Tuesday, April 7, 2009

Halloween (1978)

It was a big deal for me when my mom let me rent “Halloween,” the supposedly most successful shoe-string budget horror film in history. Horror icons like Jason Vorhees, Freddy Kreuger, and Michael Myers are in many elementary school kids’ vocabulary, though few have probably seen any of the movies featuring these characters. Alexei had told me all about the later sequels in the “Halloween” series around a year after his ankle-shattering, arm-breaking fall from a dead tree limb. The Halloween of his accident he dressed as a burn victim and we carted him around David Moats’ neighborhood in a wheelchair. At that time, the mask my mom picked out at the local costume shop to complete his outfit was a mummy mask that was vaguely reminiscent of Michael Myers mask, which, if you know the trivia was itself actually a William Shatner Star Trek mask spray-painted white (recall I mentioned a shoe-string budget).

The following year I was having another annual Halloween party, something I loved to put on. Typically I invited a group of friends, decorated the house and designed a mini haunted house sort of scenario. And there were always treat bags at my parties, an extra feature that kept my friends coming. I would lead them around the various rooms of my creepy old house, and try to scare them with tacky props, etc. At the conclusion of the first annual Halloween party I brought them into the room that used to be the ‘study’ and opened a closet door to have a corpse mask stuffed with newspaper to come barreling down. It scared Andy Altonhoff enough for me to know that I needed to make another one the next year.

The next year went haywire for a variety of reasons. For one, Bobby Shoup did some jump maneuver that sent his weight into the TV stand, causing it to break. Julian was there and thought it was hilarious. Dave also ruined the blind-folded put-your-hands-in-the-bowl-and-feel-the-eyeballs-that-are-actually-grapes by saying, “I can’t eat these, I don’t eat grapes.” At any rate, that was the year I used Alexei’s mummy mask as the head of a stuffed dummy in the living room. Late one night he came back from hanging out with Jeff Judycki. The two of them had watched a “Halloween” marathon on cable television and he told me the next day how the mask scared him in the dark.

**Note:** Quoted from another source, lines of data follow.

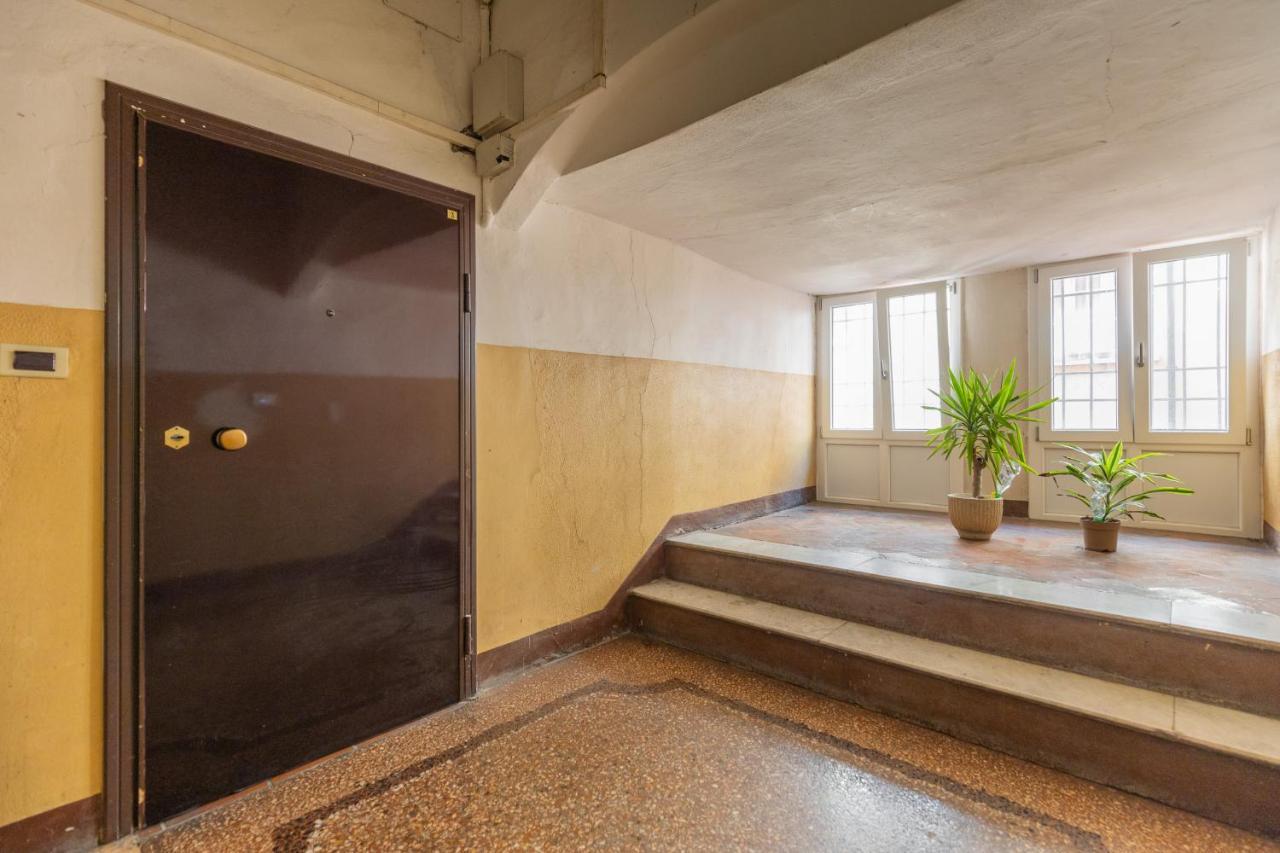 Casa Sul Canale Di Via Piella By Wonderful Italy Bologna Luaran gambar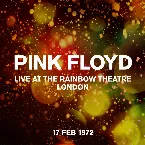 Pochette Live at the Rainbow Theatre, London, 17 Feb 1972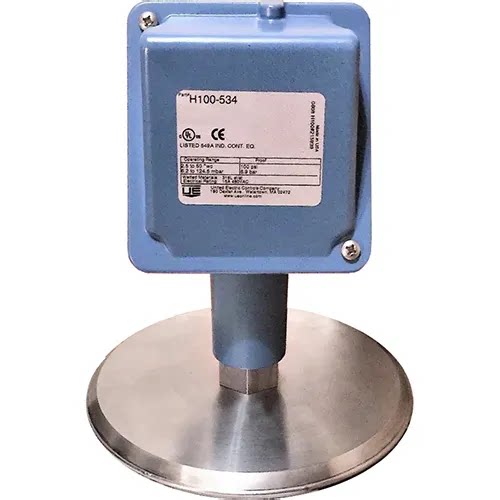 F100-4BS UE温度开关F100-5BS United Electric controls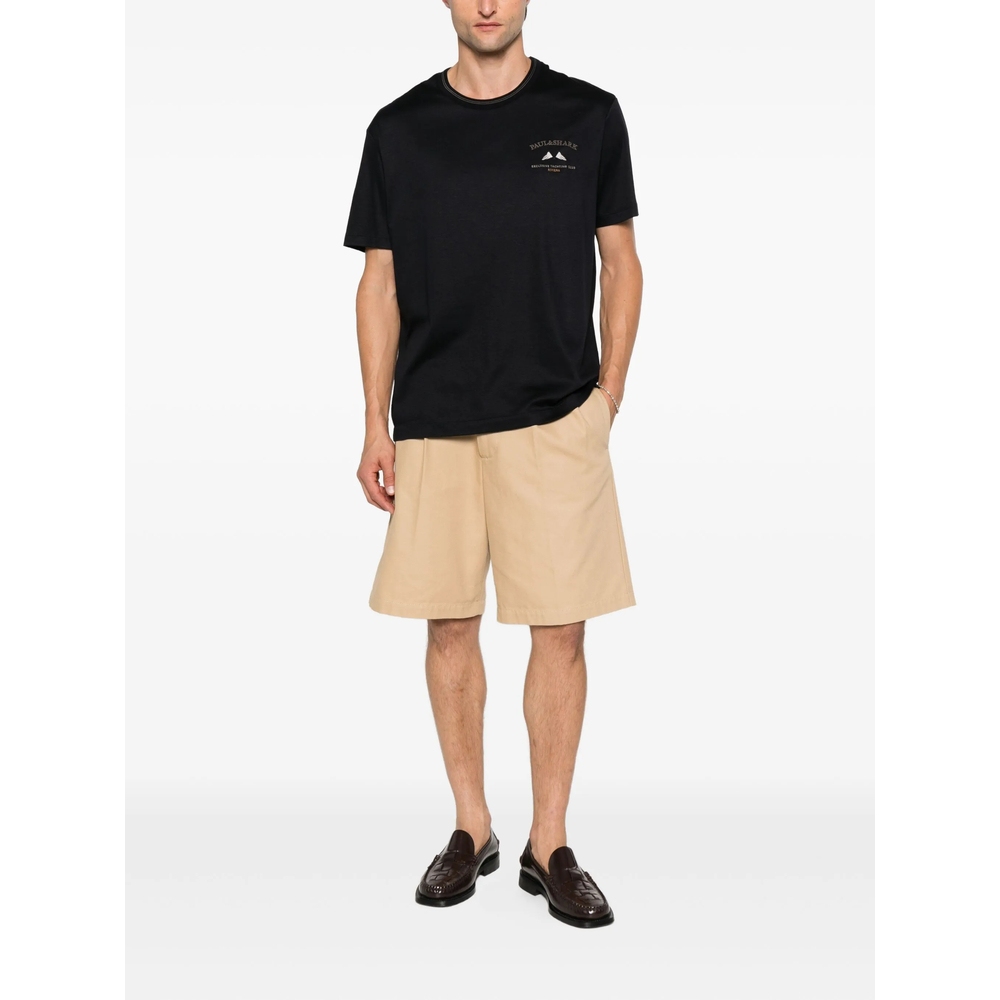 T-shirt Paul & Shark 15311605050 (PAUL & SHARK / Tシャツ・カットソー ) | PAUL & SHARK (ポールアンドシャーク)(2)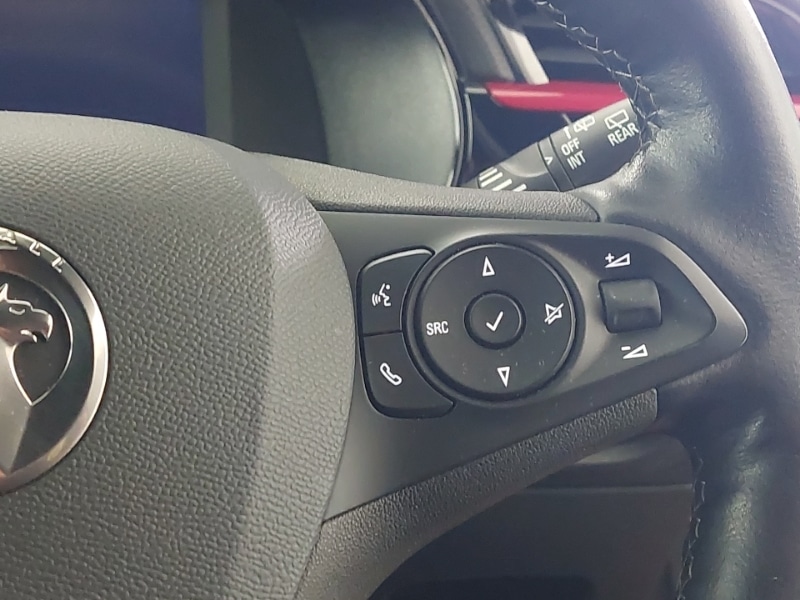 Used Vauxhall Corsa 2020 for sale - 78126294: Photo 13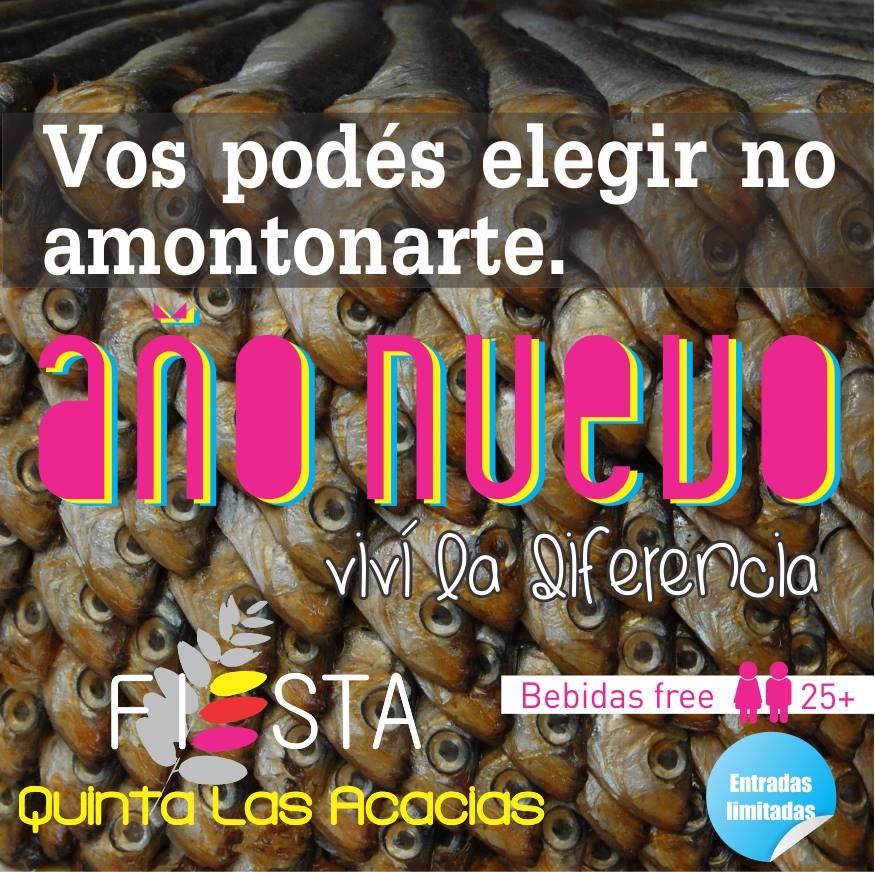 acaciasfiesta's tweet photo. Podés elegir no amontonarte! #AñoNuevo en #FiestaLasAcacias Te la vas a perder?
https://t.co/6wwurykNMz https://t.co/9pyVwm2XBi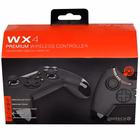 Immagine di Gamepad wireless GIOTECK WX4NSW-21-MU colore nero
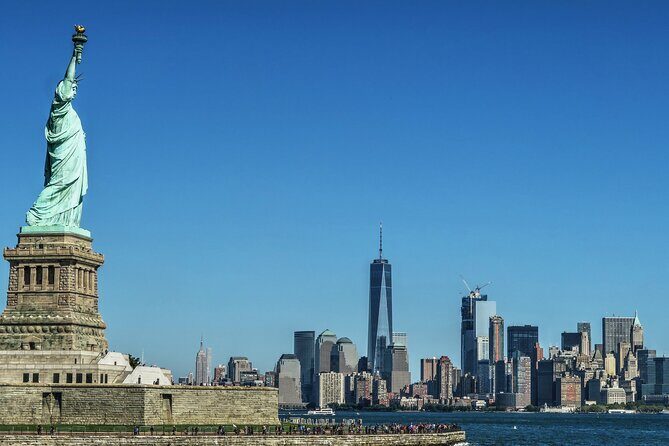 Private Statue of Liberty and Ellis Island Tour - An In-Depth Look at the Experience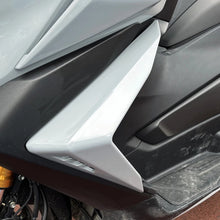 Cockpit Fairing Wind Deflector Compatible with Yamaha T-Max 560 2025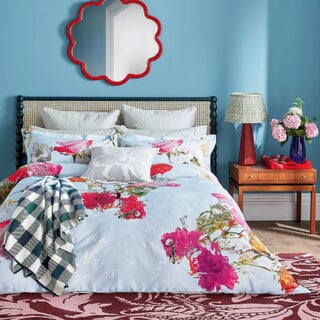 Floating Floral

I don’t remember what year it was, but I first watched “Halloween” upstairs in my bedroom and Alexei was assigned by my mom to watch it with me, lest I get frightened, but he didn’t want to so he holed himself away in his room. By then he was a teenager, so… you know…

On the Halloween seasons of 7th and 8th grade, Seth and I put on a haunted forest walk in his yard, which for one year included Dave’s yard as well. Dave was there for the first year, but the second year he ditched out at the last minute, leaving Seth and me scrambling to rearrange the whole schematic of the haunted forest walk. We made money from it too. Charged 50 or 75 cents the first year and a dollar the next. The first year by consensus of local neighbors and classmates at school was better than the second, but Seth and I did the best we could given Dave’s absenteeism. Neighborhood families and classmates flooded to our haunted forest both years, as we had developed a good ad campaign even at that age. I bought the “Halloween” soundtrack to play on a boom box for when we were on. Those same songs played over and over again night after night (maybe two weekends each year that we were open for business), and continued to play in my mind when I walked back home across the prairie at 10:30 pm; I remember it exactly like that: a few dollars richer, exhausted, wind cooling the sweat from my mask-matted hair, and the “Halloween” soundtrack residues in the back of my thoughts. Those were some of the best Halloween seasons of my life.